Abbadia a Isola, lungo il tratto della Via Francigena che attraversa la Val d’Elsa, è un piccolo tesoro che conduce ad altri, pievi romaniche immerse nella campagna toscana
E’ stato il nome ad incuriosirmi.
Abbadia a Isola.
Siamo nel bel mezzo della campagna attorno a Monteriggioni, perché questa ‘Isola’ nel nome?
A volte è anche una piccola curiosità che mi fa salire in macchina e mi spinge ad esplorare.
Ma poi dove si trova di preciso Abbadia a Isola? Guardando sulla mappa, mi appare come un grumo di case rannicchiate lungo la Via Francigena.
La spiegazione affiora da uno specchio d’acqua. Abbadia a Isola è un’abbazia benedettina risalente all’anno Mille, all’epoca circondata da un lago-palude (Padule del Cannetto).
Era un’Abbazia fiorente, al confine tra Siena e Firenze, accoglieva i pellegrini che affrontavano la Francigena nel suo Spedale.
Avevo tutto sul tavolo: la Francigena, un’Abbazia romanica dell’XI secolo, la meravigliosa campagna toscana attorno.
Non mi restava altro che andare a vederla coi miei occhi!


ABBADIA A ISOLA E I MISTERIOSI SIMBOLI DEL ROMANICO
Attraverso il passaggio voltato che porta davanti alla Chiesa dei Santi Salvatore e Cirino e mi fermo davanti alla facciata.
Piano piano gli occhi salgono a raccogliere i dettagli scolpiti nella pietra: i fiori della vita, gli elaborati decori che corrono sopra gli archetti sospesi.
Animali fantastici e volti, uno diverso dall’altro.
Una rarità, la chiesa aveva il portale gemino (cioè doppio), tipico delle chiese di pellegrinaggio.

Dati mostrati:

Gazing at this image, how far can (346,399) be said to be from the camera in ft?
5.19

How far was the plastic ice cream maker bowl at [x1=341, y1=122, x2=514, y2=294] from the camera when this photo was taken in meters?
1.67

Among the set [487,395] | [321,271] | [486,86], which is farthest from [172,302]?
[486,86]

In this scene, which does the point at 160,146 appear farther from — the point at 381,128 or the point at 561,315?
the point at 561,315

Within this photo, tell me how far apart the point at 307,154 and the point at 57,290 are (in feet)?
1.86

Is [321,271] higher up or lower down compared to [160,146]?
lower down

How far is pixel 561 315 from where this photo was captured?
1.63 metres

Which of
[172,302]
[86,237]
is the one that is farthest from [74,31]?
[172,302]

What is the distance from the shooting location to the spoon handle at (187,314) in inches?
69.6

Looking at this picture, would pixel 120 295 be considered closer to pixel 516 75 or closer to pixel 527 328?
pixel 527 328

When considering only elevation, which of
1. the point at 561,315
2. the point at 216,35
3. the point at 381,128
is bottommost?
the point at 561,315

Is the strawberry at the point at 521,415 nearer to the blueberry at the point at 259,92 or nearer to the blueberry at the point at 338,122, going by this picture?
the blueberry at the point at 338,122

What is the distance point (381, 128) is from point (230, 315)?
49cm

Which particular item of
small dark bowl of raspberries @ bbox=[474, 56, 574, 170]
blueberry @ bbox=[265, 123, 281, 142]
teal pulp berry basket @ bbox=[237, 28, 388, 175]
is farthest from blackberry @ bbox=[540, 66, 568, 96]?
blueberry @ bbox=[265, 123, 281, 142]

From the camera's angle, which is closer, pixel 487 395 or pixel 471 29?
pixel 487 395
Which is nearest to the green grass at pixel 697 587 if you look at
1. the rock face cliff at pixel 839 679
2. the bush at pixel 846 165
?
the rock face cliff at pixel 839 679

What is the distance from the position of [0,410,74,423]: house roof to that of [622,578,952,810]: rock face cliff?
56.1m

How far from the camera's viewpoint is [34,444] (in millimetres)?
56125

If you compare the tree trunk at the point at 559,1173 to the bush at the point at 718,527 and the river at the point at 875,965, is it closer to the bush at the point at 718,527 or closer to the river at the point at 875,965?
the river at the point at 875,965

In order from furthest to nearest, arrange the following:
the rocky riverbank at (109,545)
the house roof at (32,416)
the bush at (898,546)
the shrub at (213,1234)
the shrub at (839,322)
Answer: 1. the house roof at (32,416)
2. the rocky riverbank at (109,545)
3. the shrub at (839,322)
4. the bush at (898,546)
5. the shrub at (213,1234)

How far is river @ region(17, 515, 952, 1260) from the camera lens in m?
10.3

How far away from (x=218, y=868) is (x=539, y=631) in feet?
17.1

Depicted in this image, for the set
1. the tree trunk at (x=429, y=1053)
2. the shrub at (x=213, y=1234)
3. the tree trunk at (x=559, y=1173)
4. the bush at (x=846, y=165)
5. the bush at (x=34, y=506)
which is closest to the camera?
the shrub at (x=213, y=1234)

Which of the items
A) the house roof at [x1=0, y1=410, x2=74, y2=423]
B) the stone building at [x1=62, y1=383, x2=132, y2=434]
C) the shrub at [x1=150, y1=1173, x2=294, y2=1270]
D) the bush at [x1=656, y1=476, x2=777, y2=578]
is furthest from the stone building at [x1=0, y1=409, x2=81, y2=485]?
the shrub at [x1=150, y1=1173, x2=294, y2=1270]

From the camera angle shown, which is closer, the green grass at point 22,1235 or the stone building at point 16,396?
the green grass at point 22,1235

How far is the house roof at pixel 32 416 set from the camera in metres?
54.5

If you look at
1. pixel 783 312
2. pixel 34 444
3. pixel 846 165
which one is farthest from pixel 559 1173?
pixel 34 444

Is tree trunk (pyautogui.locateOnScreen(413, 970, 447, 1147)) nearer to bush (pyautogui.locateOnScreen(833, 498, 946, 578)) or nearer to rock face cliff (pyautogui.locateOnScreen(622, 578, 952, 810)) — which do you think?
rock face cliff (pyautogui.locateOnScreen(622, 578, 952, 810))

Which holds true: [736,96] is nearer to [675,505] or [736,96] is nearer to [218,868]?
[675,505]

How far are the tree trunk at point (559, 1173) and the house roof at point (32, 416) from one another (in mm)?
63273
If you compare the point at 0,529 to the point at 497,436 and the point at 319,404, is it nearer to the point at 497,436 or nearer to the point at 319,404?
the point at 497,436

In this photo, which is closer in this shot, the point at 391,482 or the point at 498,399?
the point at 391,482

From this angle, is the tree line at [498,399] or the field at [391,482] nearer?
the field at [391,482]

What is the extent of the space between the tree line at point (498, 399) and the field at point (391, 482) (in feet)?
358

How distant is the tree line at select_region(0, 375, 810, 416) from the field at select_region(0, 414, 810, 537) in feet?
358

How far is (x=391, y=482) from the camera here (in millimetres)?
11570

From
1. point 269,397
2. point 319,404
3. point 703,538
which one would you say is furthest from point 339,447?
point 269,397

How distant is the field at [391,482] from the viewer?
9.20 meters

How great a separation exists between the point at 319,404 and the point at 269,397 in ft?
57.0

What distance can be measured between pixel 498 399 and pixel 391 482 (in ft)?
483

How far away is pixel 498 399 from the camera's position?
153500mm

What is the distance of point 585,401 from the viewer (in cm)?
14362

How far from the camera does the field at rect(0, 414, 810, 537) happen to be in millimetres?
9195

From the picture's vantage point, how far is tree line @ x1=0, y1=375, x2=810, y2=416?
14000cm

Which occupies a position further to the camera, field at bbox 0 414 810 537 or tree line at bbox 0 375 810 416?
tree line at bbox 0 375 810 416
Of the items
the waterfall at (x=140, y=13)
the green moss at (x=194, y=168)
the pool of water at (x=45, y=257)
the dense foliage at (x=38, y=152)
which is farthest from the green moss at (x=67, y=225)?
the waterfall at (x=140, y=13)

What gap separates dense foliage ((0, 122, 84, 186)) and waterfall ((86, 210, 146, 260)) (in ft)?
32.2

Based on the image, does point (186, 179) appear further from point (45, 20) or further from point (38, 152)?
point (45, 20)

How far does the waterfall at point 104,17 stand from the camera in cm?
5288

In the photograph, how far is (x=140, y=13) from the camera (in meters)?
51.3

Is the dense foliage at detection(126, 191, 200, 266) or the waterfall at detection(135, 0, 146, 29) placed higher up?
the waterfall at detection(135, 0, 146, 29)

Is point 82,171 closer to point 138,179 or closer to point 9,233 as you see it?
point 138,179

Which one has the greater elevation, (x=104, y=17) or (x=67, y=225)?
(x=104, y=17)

Consegna: Secondo il brano su Abbadia a Isola, da che cosa era circondata l'abbazia benedettina all'epoca della sua fondazione?

Risposta: Da un lago-palude, il Padule del Cannetto.